It’s spring in my native Texas. Actually, this year, spring showed up two months ago and it’s already hit the eighty-degree mark in my neck of the woods. We have short sweet cotton-candy springs, interminable oven-hot summers, nostalgia tepid autumns and a single sharp snap of winter. 

But right now, it’s spring. The peach trees are flush with delicate pink blooms. Yellow daffodils push up from the brown earth. Bluebonnets propagate across my lawn along with dandelions and clover. Bees buzz. Crane flies float. Thin mosquitoes hunt for blood. Redbirds shower in the fountain, flipping their wet heads like shampoo models, proud in their scarlet glory. Mockingbirds call from the lavender crepe myrtle, trilling their cache of stolen songs until long after midnight. Mama and Papa Buzzard build a nest in the elm tree.

I step outside and breath deep the scent of hyacinth and trumpet vines that smell like Bit-o-Honey.  My Aussie shepherds tussle, showing out for me. Buff Orpington hens chase bugs in the flowerbeds. Angus cattle graze in the field behind my house, their chewing rhythmly hypnotic. A dual axel pickup truck, known around here as a dually, pulling a gooseneck horse trailer rumbles by on the road. The cowboy behind the wheel smiles and waves. I wave back.

This is home.

THE COWBOY TAKES A BRIDE is the first book in a new series, featuring Jubilee, Texas. Jubilee is a fictional town, but it’s based on my hometown of Weatherford, Texas, which is the Cutting Horse Capital of the World. We are also the Peach Capital of Texas. Peaches and cutting horses and a friendly hometown atmosphere. That’s what we do best.

With this new series, I’m letting you into my home and into my heart.  Many things in this book are fictionalized versions of things that have happened to me. I’ve met people like the characters in this book. They are as real to me as my next-door neighbors. Welcome to Jubilee. I’m so happy you could join us.

▸ **Record set**
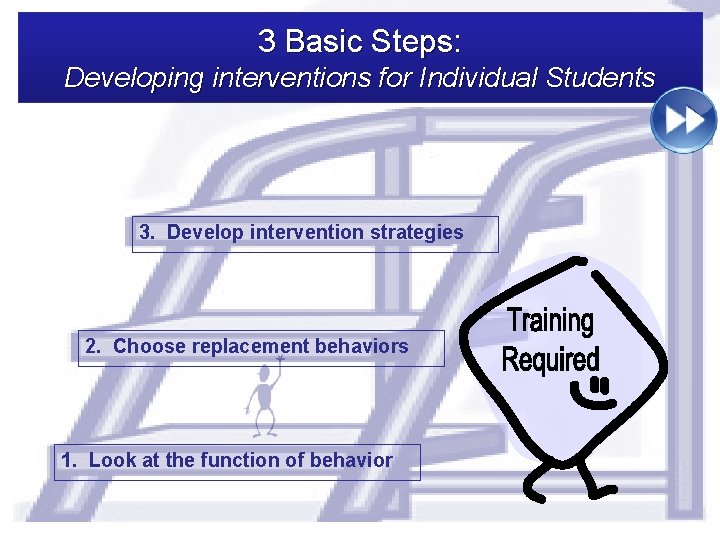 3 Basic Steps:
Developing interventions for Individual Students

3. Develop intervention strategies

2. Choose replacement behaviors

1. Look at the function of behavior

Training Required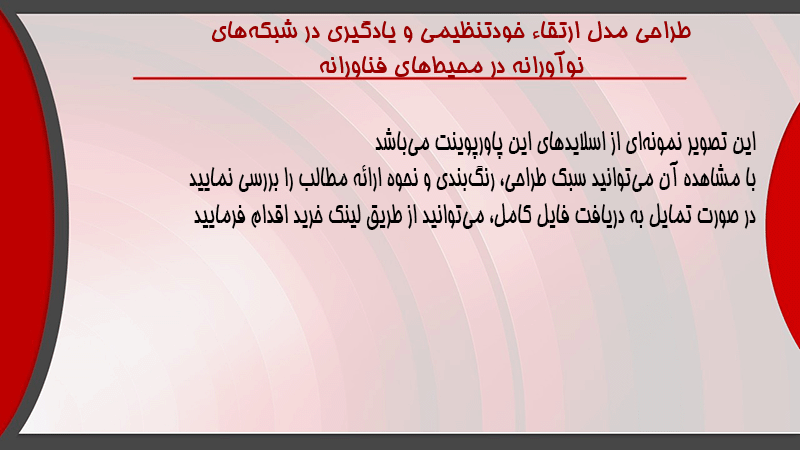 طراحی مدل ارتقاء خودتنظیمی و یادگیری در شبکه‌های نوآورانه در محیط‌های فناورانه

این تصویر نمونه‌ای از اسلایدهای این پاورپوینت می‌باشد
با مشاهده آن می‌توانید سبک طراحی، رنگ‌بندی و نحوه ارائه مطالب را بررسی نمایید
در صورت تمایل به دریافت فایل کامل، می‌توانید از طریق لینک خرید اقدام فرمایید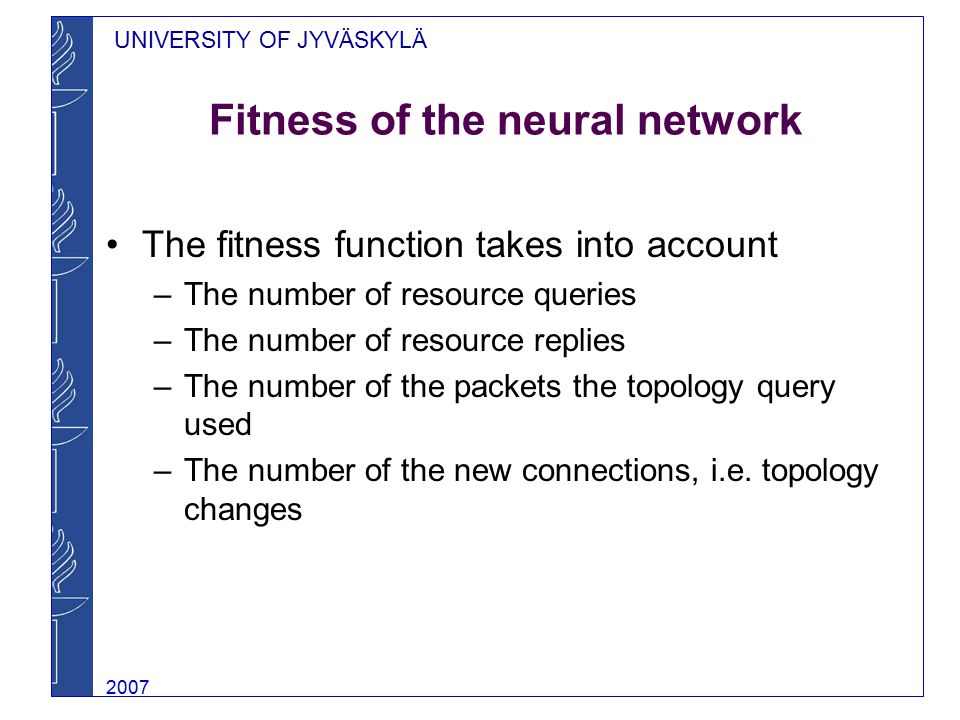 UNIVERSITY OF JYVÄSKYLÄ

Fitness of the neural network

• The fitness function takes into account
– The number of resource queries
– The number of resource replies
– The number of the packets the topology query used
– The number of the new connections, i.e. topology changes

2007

▸ **Work task**
Reproduce the passage about spring in Texas from "This is home." up to and including "we do best.".

▸ **Result for this exercise**
This is home.

THE COWBOY TAKES A BRIDE is the first book in a new series, featuring Jubilee, Texas. Jubilee is a fictional town, but it’s based on my hometown of Weatherford, Texas, which is the Cutting Horse Capital of the World. We are also the Peach Capital of Texas. Peaches and cutting horses and a friendly hometown atmosphere. That’s what we do best.